PROBLEM DETAILS =>
Copy out all of the data exactly as it appears.

** BEGIN RECORDS FOR THE TASK **

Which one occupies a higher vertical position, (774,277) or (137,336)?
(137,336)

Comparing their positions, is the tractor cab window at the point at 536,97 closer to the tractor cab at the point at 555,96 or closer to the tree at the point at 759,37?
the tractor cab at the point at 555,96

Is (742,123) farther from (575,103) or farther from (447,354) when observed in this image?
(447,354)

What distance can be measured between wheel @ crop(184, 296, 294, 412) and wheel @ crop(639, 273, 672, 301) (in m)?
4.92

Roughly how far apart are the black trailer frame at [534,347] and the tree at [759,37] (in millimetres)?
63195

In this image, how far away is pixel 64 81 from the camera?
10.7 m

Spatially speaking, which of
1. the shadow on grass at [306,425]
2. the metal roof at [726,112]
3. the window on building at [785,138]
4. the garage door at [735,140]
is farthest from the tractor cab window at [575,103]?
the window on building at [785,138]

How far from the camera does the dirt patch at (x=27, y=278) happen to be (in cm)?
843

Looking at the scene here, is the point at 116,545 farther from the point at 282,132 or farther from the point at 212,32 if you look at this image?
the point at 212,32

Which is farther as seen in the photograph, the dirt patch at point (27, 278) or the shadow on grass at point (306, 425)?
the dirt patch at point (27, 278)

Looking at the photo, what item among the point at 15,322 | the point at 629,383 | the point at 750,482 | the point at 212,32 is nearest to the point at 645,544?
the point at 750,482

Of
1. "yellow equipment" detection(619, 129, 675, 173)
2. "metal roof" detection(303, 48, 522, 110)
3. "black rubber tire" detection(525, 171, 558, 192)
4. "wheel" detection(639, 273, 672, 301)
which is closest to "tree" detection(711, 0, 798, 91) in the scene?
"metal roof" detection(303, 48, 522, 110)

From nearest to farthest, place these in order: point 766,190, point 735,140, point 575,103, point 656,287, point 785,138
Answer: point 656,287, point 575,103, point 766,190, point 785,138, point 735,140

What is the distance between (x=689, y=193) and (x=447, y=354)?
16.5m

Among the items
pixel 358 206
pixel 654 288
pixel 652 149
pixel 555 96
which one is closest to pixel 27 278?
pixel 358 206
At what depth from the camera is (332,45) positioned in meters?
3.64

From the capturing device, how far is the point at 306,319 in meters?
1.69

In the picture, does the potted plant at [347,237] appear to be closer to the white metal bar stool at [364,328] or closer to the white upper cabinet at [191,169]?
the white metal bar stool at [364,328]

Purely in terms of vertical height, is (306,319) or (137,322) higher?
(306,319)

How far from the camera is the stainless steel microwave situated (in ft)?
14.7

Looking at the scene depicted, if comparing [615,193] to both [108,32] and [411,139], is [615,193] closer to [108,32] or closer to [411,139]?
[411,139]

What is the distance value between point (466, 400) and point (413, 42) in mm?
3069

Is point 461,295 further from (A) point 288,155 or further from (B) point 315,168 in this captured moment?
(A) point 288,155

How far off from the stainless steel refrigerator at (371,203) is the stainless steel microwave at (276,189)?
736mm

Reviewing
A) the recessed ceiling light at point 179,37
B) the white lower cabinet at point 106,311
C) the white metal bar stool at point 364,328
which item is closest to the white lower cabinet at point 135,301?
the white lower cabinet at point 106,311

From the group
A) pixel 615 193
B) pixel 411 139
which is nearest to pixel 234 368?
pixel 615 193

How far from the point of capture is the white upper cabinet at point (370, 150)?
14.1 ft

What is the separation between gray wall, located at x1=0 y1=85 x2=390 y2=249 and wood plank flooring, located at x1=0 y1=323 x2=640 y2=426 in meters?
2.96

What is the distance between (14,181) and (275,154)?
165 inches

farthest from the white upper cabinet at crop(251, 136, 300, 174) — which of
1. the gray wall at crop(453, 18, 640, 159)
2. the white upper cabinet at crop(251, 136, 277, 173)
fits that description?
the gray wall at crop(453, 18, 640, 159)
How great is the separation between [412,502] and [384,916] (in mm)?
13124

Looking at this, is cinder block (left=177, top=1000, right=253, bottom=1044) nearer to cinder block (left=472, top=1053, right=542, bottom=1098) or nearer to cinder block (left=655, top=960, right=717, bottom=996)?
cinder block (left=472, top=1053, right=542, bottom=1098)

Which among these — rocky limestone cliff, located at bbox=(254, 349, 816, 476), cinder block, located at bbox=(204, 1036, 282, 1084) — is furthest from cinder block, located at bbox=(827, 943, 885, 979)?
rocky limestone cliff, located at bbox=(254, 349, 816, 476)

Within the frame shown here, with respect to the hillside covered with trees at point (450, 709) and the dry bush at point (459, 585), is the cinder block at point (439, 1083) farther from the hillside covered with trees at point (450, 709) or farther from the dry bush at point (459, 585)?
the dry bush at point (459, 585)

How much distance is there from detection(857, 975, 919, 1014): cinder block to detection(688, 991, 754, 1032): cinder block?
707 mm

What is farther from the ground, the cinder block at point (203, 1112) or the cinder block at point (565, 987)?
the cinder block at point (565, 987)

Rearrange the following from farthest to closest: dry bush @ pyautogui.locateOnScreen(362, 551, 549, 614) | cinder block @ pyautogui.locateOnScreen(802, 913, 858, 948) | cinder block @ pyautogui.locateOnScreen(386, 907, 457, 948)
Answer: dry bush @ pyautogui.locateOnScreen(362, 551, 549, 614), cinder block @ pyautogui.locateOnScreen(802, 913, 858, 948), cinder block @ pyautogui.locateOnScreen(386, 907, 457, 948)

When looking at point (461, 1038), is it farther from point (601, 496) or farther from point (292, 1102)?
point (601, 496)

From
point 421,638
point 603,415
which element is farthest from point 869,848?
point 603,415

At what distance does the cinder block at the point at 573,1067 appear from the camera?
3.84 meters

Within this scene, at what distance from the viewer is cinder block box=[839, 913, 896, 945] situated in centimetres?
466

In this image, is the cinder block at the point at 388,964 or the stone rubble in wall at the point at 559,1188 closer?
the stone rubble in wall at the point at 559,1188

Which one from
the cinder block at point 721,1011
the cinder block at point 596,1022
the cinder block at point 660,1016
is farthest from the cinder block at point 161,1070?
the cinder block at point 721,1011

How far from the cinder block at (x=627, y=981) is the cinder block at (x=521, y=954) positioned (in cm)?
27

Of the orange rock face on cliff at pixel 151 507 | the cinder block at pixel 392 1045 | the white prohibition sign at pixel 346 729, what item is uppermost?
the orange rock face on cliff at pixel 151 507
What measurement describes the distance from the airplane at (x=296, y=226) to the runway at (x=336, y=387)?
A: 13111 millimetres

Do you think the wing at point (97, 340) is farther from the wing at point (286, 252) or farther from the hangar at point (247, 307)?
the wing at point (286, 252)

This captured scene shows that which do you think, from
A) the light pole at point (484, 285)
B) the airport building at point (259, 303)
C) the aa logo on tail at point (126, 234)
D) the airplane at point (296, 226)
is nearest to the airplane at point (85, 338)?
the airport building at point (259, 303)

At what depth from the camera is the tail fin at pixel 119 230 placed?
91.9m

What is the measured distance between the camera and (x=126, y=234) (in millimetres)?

** END RECORDS FOR THE TASK **

ANSWER IN FULL =>
Which one occupies a higher vertical position, (774,277) or (137,336)?
(137,336)

Comparing their positions, is the tractor cab window at the point at 536,97 closer to the tractor cab at the point at 555,96 or closer to the tree at the point at 759,37?
the tractor cab at the point at 555,96

Is (742,123) farther from (575,103) or farther from (447,354) when observed in this image?
(447,354)

What distance can be measured between wheel @ crop(184, 296, 294, 412) and wheel @ crop(639, 273, 672, 301) (in m)?
4.92

Roughly how far apart are the black trailer frame at [534,347] and the tree at [759,37] (in millimetres)?
63195

In this image, how far away is pixel 64 81 from the camera?
10.7 m

Spatially speaking, which of
1. the shadow on grass at [306,425]
2. the metal roof at [726,112]
3. the window on building at [785,138]
4. the garage door at [735,140]
is farthest from the tractor cab window at [575,103]?
the window on building at [785,138]

How far from the camera does the dirt patch at (x=27, y=278) happen to be (in cm)?
843

Looking at the scene here, is the point at 116,545 farther from the point at 282,132 or farther from the point at 212,32 if you look at this image?
the point at 212,32

Which is farther as seen in the photograph, the dirt patch at point (27, 278) or the shadow on grass at point (306, 425)?
the dirt patch at point (27, 278)

Looking at the photo, what item among the point at 15,322 | the point at 629,383 | the point at 750,482 | the point at 212,32 is nearest to the point at 645,544?
the point at 750,482

Of
1. "yellow equipment" detection(619, 129, 675, 173)
2. "metal roof" detection(303, 48, 522, 110)
3. "black rubber tire" detection(525, 171, 558, 192)
4. "wheel" detection(639, 273, 672, 301)
which is closest to "tree" detection(711, 0, 798, 91) in the scene?
"metal roof" detection(303, 48, 522, 110)

From nearest to farthest, place these in order: point 766,190, point 735,140, point 575,103, point 656,287, point 785,138
Answer: point 656,287, point 575,103, point 766,190, point 785,138, point 735,140

What is the distance between (x=689, y=193) and (x=447, y=354)?
16.5m

Among the items
pixel 358 206
pixel 654 288
pixel 652 149
pixel 555 96
which one is closest to pixel 27 278?
pixel 358 206
At what depth from the camera is (332,45) positioned in meters?
3.64

From the capturing device, how far is the point at 306,319 in meters?
1.69

In the picture, does the potted plant at [347,237] appear to be closer to the white metal bar stool at [364,328] or closer to the white upper cabinet at [191,169]?
the white metal bar stool at [364,328]

Purely in terms of vertical height, is (306,319) or (137,322) higher?
(306,319)

How far from the camera is the stainless steel microwave situated (in ft)?
14.7

Looking at the scene depicted, if comparing [615,193] to both [108,32] and [411,139], is [615,193] closer to [108,32] or closer to [411,139]?
[411,139]

What is the distance value between point (466, 400) and point (413, 42) in mm?
3069

Is point 461,295 further from (A) point 288,155 or further from (B) point 315,168 in this captured moment?
(A) point 288,155

How far off from the stainless steel refrigerator at (371,203) is the stainless steel microwave at (276,189)?
736mm

Reviewing
A) the recessed ceiling light at point 179,37
B) the white lower cabinet at point 106,311
C) the white metal bar stool at point 364,328
which item is closest to the white lower cabinet at point 135,301?
the white lower cabinet at point 106,311

From the group
A) pixel 615 193
B) pixel 411 139
which is nearest to pixel 234 368?
pixel 615 193

How far from the point of capture is the white upper cabinet at point (370, 150)?
14.1 ft

What is the separation between gray wall, located at x1=0 y1=85 x2=390 y2=249 and wood plank flooring, located at x1=0 y1=323 x2=640 y2=426 in meters?
2.96

What is the distance between (14,181) and (275,154)?
165 inches

farthest from the white upper cabinet at crop(251, 136, 300, 174) — which of
1. the gray wall at crop(453, 18, 640, 159)
2. the white upper cabinet at crop(251, 136, 277, 173)
fits that description?
the gray wall at crop(453, 18, 640, 159)
How great is the separation between [412,502] and [384,916] (in mm)?
13124

Looking at this, is cinder block (left=177, top=1000, right=253, bottom=1044) nearer to cinder block (left=472, top=1053, right=542, bottom=1098) or nearer to cinder block (left=655, top=960, right=717, bottom=996)?
cinder block (left=472, top=1053, right=542, bottom=1098)

Which among these — rocky limestone cliff, located at bbox=(254, 349, 816, 476), cinder block, located at bbox=(204, 1036, 282, 1084) — is furthest from cinder block, located at bbox=(827, 943, 885, 979)?
rocky limestone cliff, located at bbox=(254, 349, 816, 476)

Within the frame shown here, with respect to the hillside covered with trees at point (450, 709) and the dry bush at point (459, 585), is the cinder block at point (439, 1083) farther from the hillside covered with trees at point (450, 709) or farther from the dry bush at point (459, 585)?
the dry bush at point (459, 585)

How much distance is there from detection(857, 975, 919, 1014): cinder block to detection(688, 991, 754, 1032): cinder block?
707 mm

What is farther from the ground, the cinder block at point (203, 1112) or the cinder block at point (565, 987)?
the cinder block at point (565, 987)

Rearrange the following from farthest to closest: dry bush @ pyautogui.locateOnScreen(362, 551, 549, 614) | cinder block @ pyautogui.locateOnScreen(802, 913, 858, 948) | cinder block @ pyautogui.locateOnScreen(386, 907, 457, 948)
Answer: dry bush @ pyautogui.locateOnScreen(362, 551, 549, 614), cinder block @ pyautogui.locateOnScreen(802, 913, 858, 948), cinder block @ pyautogui.locateOnScreen(386, 907, 457, 948)

When looking at point (461, 1038), is it farther from point (601, 496) or farther from point (292, 1102)?
point (601, 496)

From
point 421,638
point 603,415
which element is farthest from point 869,848?
point 603,415

At what distance does the cinder block at the point at 573,1067 appear from the camera?
3.84 meters

Within this scene, at what distance from the viewer is cinder block box=[839, 913, 896, 945] situated in centimetres?
466

In this image, is the cinder block at the point at 388,964 or the stone rubble in wall at the point at 559,1188 closer?
the stone rubble in wall at the point at 559,1188

Which one from
the cinder block at point 721,1011
the cinder block at point 596,1022
the cinder block at point 660,1016
is farthest from the cinder block at point 161,1070?
the cinder block at point 721,1011

How far from the cinder block at (x=627, y=981) is the cinder block at (x=521, y=954) positioned (in cm)?
27

Of the orange rock face on cliff at pixel 151 507 | the cinder block at pixel 392 1045 | the white prohibition sign at pixel 346 729, what item is uppermost?
the orange rock face on cliff at pixel 151 507
What measurement describes the distance from the airplane at (x=296, y=226) to the runway at (x=336, y=387)?
A: 13111 millimetres

Do you think the wing at point (97, 340) is farther from the wing at point (286, 252) or farther from the hangar at point (247, 307)?
the wing at point (286, 252)

This captured scene shows that which do you think, from
A) the light pole at point (484, 285)
B) the airport building at point (259, 303)
C) the aa logo on tail at point (126, 234)
D) the airplane at point (296, 226)
is nearest to the airplane at point (85, 338)?
the airport building at point (259, 303)

At what depth from the camera is the tail fin at pixel 119 230 placed?
91.9m

What is the measured distance between the camera and (x=126, y=234) (in millimetres)?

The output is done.